Самой тяжкой порой жизни Бориса был даже не лагерь, а то время, когда не печатали, когда его читателями были лишь четверо-пятеро самых дорогих, близких друзей, да и то не все были в Харькове, где он жил. Он думал о самоубийстве, боялся сойти с ума. В то время было на — писано необыкновенной силы трагическое стихотворение «Сними с меня усталость, матерь Смерть». Но Судьба, как Божий дар, послала ему Лилю. О ней сам Борис написал: «Меня спасла Лиля. Не могу произнести „моя жена“, не люблю почему-то слова „жена“, — любимая, друг, первый читатель моих стихов, единственный судья и подсказчик. С тех пор мы не расстаемся». Думаю, что чувствую правильно, сужу по себе, что и с уходом Бори из жизни они не расстались.
Чичибабин — Поэт.

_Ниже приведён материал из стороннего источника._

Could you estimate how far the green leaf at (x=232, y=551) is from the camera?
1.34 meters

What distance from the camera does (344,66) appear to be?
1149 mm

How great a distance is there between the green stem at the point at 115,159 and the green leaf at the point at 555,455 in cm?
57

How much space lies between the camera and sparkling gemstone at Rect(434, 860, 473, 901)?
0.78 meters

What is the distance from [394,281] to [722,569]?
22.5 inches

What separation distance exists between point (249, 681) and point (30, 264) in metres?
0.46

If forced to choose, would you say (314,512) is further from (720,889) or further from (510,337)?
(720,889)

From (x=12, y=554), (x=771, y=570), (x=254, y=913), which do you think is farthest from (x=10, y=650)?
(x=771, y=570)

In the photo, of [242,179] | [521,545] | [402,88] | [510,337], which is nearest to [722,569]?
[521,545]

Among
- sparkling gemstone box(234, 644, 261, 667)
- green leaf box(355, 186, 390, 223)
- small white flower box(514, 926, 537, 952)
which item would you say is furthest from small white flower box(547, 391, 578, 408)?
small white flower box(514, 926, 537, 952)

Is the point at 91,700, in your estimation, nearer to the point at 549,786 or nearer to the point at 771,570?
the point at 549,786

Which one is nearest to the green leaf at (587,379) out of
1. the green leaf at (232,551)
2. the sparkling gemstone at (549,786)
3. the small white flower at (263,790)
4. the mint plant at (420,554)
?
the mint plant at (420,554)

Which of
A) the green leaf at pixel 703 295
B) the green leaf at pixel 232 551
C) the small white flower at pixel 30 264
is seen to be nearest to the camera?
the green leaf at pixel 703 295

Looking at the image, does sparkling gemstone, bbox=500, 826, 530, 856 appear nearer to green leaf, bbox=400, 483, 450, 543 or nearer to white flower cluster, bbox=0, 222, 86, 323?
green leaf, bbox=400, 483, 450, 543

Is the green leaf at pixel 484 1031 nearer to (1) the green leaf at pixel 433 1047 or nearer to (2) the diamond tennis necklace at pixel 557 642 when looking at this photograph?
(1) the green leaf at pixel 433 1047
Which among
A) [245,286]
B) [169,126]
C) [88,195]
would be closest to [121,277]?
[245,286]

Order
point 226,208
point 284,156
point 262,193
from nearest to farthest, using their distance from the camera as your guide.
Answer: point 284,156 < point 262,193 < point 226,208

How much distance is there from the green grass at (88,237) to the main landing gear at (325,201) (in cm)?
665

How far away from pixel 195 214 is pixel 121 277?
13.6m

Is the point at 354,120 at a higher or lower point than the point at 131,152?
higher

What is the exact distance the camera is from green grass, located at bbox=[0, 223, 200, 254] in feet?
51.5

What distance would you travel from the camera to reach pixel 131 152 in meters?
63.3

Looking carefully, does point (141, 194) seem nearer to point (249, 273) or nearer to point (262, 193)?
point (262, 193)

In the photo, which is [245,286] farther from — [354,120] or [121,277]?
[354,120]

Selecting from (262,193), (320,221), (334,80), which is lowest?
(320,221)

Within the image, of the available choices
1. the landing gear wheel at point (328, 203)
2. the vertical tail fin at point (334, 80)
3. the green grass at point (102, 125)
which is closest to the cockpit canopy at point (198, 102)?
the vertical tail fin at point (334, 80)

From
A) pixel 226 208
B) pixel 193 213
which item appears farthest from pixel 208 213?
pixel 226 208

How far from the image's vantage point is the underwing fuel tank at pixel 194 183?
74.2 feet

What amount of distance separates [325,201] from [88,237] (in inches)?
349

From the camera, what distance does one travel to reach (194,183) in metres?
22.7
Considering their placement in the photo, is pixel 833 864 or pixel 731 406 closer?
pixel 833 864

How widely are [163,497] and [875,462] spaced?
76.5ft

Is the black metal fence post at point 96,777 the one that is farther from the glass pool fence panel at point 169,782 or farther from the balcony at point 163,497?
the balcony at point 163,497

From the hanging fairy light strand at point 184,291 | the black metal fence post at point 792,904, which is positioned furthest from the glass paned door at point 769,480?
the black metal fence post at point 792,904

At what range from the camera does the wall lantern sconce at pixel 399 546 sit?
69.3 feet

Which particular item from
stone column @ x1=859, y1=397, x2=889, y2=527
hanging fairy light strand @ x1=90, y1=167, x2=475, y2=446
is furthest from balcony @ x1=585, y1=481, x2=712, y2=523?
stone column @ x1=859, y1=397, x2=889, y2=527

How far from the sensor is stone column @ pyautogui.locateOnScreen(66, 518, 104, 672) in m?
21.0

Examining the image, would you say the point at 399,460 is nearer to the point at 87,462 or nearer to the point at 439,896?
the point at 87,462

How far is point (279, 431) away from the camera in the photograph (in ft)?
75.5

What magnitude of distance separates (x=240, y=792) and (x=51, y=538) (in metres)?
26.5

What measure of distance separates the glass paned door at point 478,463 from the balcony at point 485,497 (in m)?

Сам себя так назвать в жизни он не мог никогда, «даже в мечтах», потому что, продолжая его слова: «сказать так — это посягнуть на тайну, назвать словом то, для чего нет в языке слов… Поэт — это же не занятие, не профессия, это не то, что ты выбрал, а то, что тебя избрало, это призвание, это судьба, это тайна. И зачем поэт, зачем стихи, если они не о Главном, если после них в мире не прибавится хоть на капельку доброты и любви, а жизнь не станет хоть чуть-чуть одухотвореннее и гармоничнее?»
Борис был не «верующим», а верил. Верил в Главное в жизни каждого человека — знание, что Бог есть, чувство Его присутствия в мире и душе, отношение к Нему. Он верил в то, что Бог начинается не «над», а «в», «внутри…», в глубину Божьего замысла всего живого на земле, в Вечность, которая «в отличие от проходящего времени не проходит, а есть всегда и сейчас».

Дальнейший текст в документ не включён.